Li Min, Pan XiaoYong, Zeng Tao, Zhang Yu-Hang, Feng Kaiyan, Chen Lei, Huang Tao, Cai Yu-Dong
School of Life Sciences, Shanghai University, Shanghai 200444, China.
Institute of Image Processing and Pattern Recognition, Shanghai Jiao Tong University, and Key Laboratory of System Control and Information Processing, Ministry of Education of China, 200240 Shanghai, China.
Biomed Res Int. 2020 Jun 15;2020:6384120. doi: 10.1155/2020/6384120. eCollection 2020.

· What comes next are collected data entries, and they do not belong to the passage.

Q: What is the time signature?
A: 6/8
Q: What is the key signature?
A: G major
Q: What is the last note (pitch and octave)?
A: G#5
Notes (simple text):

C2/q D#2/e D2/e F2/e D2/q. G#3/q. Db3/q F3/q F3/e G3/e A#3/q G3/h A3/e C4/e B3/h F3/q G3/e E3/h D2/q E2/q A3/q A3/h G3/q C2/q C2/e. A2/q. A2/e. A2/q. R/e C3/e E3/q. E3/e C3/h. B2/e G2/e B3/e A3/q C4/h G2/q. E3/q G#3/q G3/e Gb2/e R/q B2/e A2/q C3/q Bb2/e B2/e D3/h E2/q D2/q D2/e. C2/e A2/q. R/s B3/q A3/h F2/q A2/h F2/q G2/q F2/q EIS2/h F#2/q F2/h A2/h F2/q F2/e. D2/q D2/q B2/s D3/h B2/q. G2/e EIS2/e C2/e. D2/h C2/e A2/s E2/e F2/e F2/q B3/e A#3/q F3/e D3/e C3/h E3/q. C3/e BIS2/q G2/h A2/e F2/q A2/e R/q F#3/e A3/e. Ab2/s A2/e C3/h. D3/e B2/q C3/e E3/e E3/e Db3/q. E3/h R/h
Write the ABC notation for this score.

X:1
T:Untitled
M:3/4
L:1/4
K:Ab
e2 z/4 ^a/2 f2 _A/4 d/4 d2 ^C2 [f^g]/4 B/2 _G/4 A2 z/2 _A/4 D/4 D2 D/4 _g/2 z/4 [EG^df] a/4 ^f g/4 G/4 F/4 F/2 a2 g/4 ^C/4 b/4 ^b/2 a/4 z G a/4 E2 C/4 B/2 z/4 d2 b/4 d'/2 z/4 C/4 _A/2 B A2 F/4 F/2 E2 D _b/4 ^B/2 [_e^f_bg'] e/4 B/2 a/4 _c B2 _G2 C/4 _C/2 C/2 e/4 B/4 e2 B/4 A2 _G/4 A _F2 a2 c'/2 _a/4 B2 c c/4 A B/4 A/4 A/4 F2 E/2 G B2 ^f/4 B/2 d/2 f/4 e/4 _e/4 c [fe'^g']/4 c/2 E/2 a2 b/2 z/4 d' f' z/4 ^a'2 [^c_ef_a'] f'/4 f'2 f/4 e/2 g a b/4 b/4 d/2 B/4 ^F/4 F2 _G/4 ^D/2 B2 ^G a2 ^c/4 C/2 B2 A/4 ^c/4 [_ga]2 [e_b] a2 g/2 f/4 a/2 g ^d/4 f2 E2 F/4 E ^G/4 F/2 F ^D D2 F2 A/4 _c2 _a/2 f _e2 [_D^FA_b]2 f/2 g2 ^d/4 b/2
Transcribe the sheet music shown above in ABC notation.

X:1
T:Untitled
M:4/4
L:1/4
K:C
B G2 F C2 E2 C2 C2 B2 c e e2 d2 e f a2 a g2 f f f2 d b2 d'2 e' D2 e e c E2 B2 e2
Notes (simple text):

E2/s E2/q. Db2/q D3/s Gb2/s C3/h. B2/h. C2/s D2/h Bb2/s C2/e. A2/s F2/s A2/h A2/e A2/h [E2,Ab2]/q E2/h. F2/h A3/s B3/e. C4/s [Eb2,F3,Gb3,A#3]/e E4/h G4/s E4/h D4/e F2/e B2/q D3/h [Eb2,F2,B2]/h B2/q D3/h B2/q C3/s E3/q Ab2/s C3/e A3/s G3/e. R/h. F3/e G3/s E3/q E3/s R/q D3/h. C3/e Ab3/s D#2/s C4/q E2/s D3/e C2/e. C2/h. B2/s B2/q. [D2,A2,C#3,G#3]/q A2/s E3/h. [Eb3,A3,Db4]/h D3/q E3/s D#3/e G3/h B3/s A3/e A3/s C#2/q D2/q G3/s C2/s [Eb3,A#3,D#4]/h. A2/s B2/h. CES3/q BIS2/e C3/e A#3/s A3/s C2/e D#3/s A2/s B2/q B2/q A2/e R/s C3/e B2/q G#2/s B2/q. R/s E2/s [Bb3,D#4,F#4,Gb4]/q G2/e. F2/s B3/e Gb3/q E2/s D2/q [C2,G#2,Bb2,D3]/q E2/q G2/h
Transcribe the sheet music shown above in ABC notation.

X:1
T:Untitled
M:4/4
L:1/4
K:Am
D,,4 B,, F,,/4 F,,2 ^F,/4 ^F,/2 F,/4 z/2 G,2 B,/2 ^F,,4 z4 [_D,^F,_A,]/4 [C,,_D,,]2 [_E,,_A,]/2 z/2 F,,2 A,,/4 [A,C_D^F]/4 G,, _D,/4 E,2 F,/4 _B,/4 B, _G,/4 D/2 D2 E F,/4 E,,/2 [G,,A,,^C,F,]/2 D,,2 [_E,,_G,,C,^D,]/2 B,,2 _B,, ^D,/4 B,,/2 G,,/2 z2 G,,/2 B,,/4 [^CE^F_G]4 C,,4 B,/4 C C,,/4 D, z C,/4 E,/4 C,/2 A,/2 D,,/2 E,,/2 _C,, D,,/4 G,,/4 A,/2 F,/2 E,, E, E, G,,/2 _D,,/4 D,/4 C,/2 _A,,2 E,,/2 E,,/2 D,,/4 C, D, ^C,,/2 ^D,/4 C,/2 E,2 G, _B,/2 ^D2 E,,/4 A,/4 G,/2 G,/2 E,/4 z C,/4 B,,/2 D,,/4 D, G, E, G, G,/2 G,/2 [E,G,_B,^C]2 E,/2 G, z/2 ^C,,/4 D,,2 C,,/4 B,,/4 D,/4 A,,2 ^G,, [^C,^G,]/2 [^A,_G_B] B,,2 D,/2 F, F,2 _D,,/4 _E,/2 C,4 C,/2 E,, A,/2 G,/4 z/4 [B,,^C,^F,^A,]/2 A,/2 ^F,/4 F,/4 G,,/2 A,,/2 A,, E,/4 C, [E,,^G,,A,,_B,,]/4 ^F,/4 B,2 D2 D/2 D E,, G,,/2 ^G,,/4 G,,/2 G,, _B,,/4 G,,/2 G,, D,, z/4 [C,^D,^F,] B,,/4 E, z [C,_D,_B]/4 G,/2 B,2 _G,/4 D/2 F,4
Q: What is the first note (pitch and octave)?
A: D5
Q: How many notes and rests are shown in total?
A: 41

Among various risk factors for the initiation and progression of cancer, alternative polyadenylation (APA) is a remarkable endogenous contributor that directly triggers the malignant phenotype of cancer cells. APA affects biological processes at a transcriptional level in various ways. As such, APA can be involved in tumorigenesis through gene expression, protein subcellular localization, or transcription splicing pattern. The APA sites and status of different cancer types may have diverse modification patterns and regulatory mechanisms on transcripts. Potential APA sites were screened by applying several machine learning algorithms on a TCGA-APA dataset. First, a powerful feature selection method, minimum redundancy maximum relevancy, was applied on the dataset, resulting in a feature list. Then, the feature list was fed into the incremental feature selection, which incorporated the support vector machine as the classification algorithm, to extract key APA features and build a classifier. The classifier can classify cancer patients into cancer types with perfect performance. The key APA-modified genes had a potential prognosis ability because of their significant power in the survival analysis of TCGA pan-cancer data.
在癌症发生和发展的各种风险因素中,可变聚腺苷酸化(APA)是一个显著的内源性因素,它直接引发癌细胞的恶性表型。APA以多种方式在转录水平上影响生物学过程。因此,APA可通过基因表达、蛋白质亚细胞定位或转录剪接模式参与肿瘤发生。不同癌症类型的APA位点和状态可能对转录本有不同的修饰模式和调控机制。通过在TCGA-APA数据集中应用几种机器学习算法筛选潜在的APA位点。首先,对数据集应用一种强大的特征选择方法——最小冗余最大相关性,得到一个特征列表。然后,将该特征列表输入到增量特征选择中,该方法将支持向量机作为分类算法,以提取关键的APA特征并构建一个分类器。该分类器能够以完美的性能将癌症患者分类到不同的癌症类型中。关键的APA修饰基因因其在TCGA泛癌数据生存分析中的显著能力而具有潜在的预后能力。